Relating the two lists
The two lists use different levels of granularity to describe the same landscape of regression uses. Vittinghoff et al. (2012) provides three broad categories, while Kleinbaum et al. (2014) identifies eight more specific applications.
Applications 6 and 7 are related but distinct: Application 6 asks whether a derived regression relationship (e.g., a coefficient or the overall model) differs across pre-defined groups, typically by comparing models fit separately for each group. Application 7 asks whether two predictors interact within a single model — that is, whether the effect of one predictor on the outcome depends on the value of another predictor. In that sense, Application 6 can be viewed as a special case of Application 7 where the grouping variable is the effect modifier.
The key conceptual distinction made by Vittinghoff et al. (2012) — but not explicitly highlighted by Kleinbaum et al. (2014) — is between prediction (forecasting future outcomes) and causal inference (estimating the effect of a specific predictor). This distinction has important implications for model building strategy: prediction models can include any variables that improve predictive accuracy, while causal inference requires careful consideration of confounding, mediation, and the causal structure of the data.
Prediction, Inference, and Causal Inference
The goal of prediction is to forecast an outcome \(Y\) for new observations, given observed predictor variables \(X_1, \ldots, X_p\). In a prediction problem, the model is often treated as a “black box”: we care about predictive accuracy, not about the exact form or interpretation of the relationship between predictors and outcome (James et al. 2021, chap. 2).
Example 1 For example, a clinical prediction model might identify which patients are at highest risk of hospital readmission, using demographics, diagnoses, and laboratory values, without requiring that each predictor be causally related to readmission.
At its core, prediction aspires to minimize uncertainty: the goal is that, by including enough informative predictors and combining them flexibly, we can reduce as much as possible the residual randomness in our forecasts.
Statistical inference also studies the relationship between \(Y\) and \(X_1, \ldots, X_p\), but the goal shifts from accuracy to understanding: which predictors are associated with the response, in what direction, and by how much (James et al. 2021, chap. 2)?
Example 2 For example, a cohort study might estimate the association between smoking and lung cancer incidence, along with a confidence interval quantifying uncertainty about the magnitude of that association.
Unlike prediction, statistical inference treats the uncertainty in outcomes as a meaningful quantity to characterize, not merely residual noise to be minimized.
Causal inference asks a distinct third question. A predictive association between a predictor \(X\) and an outcome \(Y\) does not imply that intervening to change \(X\) will change \(Y\). Causal inference addresses this gap: it asks what would happen to \(Y\) if we were to actively set \(X\) to a particular value, rather than passively observe it (Vittinghoff et al. 2012, chap. 12).
Example 3 For example, even if smoking is strongly associated with lung cancer in observational data, causal inference asks whether reducing smoking rates would cause a reduction in lung cancer incidence — a question that requires additional assumptions about the data-generating process.

## Source data
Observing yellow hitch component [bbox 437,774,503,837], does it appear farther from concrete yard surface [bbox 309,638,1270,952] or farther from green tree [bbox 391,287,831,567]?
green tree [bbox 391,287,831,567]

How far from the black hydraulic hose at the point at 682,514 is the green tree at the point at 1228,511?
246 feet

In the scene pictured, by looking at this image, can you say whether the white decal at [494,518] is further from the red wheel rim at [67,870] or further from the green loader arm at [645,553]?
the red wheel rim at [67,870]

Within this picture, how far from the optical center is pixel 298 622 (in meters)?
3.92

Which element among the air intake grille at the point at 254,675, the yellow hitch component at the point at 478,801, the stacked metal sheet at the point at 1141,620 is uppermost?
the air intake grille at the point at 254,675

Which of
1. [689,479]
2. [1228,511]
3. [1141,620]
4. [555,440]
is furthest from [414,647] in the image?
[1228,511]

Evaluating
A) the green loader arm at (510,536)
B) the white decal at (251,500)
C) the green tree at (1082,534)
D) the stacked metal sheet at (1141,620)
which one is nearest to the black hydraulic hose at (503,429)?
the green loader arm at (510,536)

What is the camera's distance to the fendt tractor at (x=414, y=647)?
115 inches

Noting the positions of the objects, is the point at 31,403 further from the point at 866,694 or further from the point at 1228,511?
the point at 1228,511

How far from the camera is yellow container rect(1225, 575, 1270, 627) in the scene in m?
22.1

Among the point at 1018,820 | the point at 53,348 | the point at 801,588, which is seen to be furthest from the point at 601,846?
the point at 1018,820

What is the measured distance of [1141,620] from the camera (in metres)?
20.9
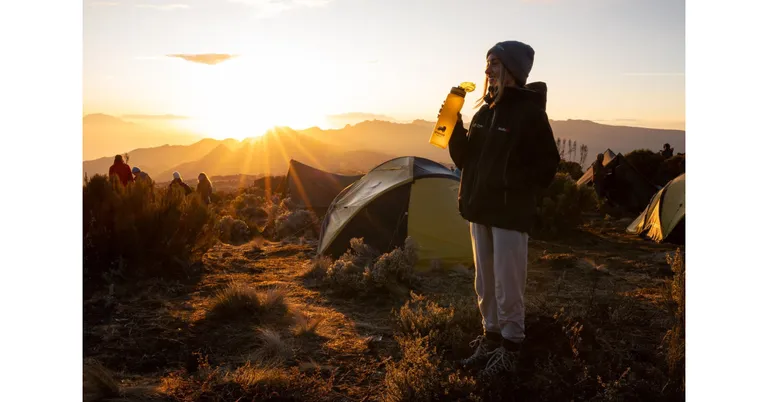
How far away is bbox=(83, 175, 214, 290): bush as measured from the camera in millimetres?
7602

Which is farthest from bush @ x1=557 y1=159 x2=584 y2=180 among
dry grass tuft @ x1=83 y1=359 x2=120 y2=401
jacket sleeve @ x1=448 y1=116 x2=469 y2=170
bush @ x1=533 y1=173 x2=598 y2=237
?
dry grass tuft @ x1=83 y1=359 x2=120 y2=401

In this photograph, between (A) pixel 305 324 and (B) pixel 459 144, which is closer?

==

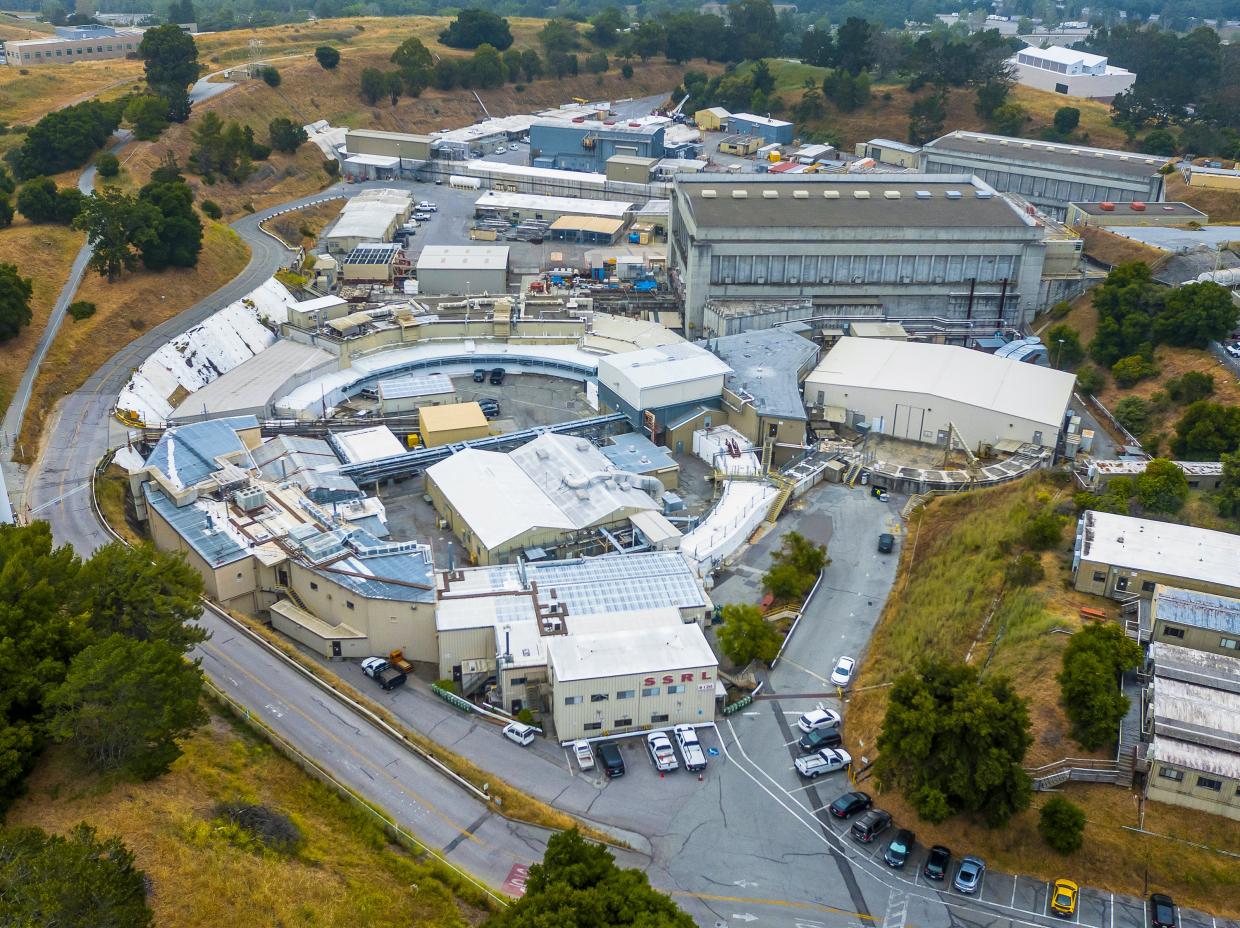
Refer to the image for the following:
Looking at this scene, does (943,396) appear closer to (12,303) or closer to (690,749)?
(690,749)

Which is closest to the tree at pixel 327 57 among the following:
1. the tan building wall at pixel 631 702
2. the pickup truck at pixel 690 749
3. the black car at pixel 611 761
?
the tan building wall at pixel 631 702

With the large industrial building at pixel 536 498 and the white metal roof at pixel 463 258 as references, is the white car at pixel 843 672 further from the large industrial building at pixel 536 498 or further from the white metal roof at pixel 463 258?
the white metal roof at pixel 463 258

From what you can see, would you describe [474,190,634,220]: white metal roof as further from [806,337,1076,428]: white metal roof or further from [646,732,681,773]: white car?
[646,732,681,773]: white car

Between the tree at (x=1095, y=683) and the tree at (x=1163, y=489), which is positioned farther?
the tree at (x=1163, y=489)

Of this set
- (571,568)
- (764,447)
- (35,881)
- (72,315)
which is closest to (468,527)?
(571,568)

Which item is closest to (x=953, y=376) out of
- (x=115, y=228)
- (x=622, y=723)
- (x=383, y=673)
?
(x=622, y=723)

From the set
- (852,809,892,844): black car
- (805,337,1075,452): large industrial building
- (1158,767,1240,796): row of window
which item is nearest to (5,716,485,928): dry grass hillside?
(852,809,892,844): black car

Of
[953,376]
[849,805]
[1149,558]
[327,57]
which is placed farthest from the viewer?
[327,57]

* * *

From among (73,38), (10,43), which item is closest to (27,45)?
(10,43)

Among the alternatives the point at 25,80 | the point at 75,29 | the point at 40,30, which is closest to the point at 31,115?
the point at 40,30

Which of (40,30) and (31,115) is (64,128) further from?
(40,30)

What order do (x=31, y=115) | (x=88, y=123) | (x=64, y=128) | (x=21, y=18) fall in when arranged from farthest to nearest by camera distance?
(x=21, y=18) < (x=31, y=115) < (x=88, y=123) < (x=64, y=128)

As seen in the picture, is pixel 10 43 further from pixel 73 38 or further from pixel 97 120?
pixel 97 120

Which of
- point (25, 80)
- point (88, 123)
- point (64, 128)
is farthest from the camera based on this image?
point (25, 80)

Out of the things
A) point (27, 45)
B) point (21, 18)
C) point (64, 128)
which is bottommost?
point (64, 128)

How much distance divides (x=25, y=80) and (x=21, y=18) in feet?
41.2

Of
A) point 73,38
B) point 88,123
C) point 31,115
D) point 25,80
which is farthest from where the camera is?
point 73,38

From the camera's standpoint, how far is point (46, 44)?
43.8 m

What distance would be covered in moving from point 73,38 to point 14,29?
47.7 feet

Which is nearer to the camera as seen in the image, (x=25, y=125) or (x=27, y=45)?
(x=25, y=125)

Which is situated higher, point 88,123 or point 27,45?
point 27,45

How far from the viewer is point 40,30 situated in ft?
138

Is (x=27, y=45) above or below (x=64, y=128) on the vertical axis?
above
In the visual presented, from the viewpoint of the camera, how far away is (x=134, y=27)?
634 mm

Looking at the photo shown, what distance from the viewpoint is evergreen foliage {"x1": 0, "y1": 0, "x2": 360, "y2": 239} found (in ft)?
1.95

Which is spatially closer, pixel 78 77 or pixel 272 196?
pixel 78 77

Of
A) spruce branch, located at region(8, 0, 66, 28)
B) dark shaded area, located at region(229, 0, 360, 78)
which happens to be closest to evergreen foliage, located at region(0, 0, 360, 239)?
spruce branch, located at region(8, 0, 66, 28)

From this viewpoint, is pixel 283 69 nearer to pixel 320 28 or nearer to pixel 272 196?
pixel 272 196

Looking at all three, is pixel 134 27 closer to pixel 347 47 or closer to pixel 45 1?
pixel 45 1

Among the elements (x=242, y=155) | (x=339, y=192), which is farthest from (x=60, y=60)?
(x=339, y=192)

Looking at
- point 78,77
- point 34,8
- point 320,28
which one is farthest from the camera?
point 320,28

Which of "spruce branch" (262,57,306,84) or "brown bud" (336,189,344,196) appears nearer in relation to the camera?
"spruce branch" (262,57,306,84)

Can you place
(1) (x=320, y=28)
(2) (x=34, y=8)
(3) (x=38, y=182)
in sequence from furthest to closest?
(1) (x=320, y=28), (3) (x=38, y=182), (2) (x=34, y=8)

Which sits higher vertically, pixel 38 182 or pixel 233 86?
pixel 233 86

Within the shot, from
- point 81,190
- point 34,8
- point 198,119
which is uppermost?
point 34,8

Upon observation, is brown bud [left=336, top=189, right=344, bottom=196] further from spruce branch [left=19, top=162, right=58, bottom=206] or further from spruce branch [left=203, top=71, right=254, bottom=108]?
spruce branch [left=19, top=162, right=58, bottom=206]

## Goal of the exercise
Write out the passage on prediction and causal inference word for word, starting at the words "Prediction, Inference, and" and stopping after "2021, chap. 2).". The lines have nothing to do with the passage on prediction and causal inference.

## Exercise result
Prediction, Inference, and Causal Inference
The goal of prediction is to forecast an outcome \(Y\) for new observations, given observed predictor variables \(X_1, \ldots, X_p\). In a prediction problem, the model is often treated as a “black box”: we care about predictive accuracy, not about the exact form or interpretation of the relationship between predictors and outcome (James et al. 2021, chap. 2).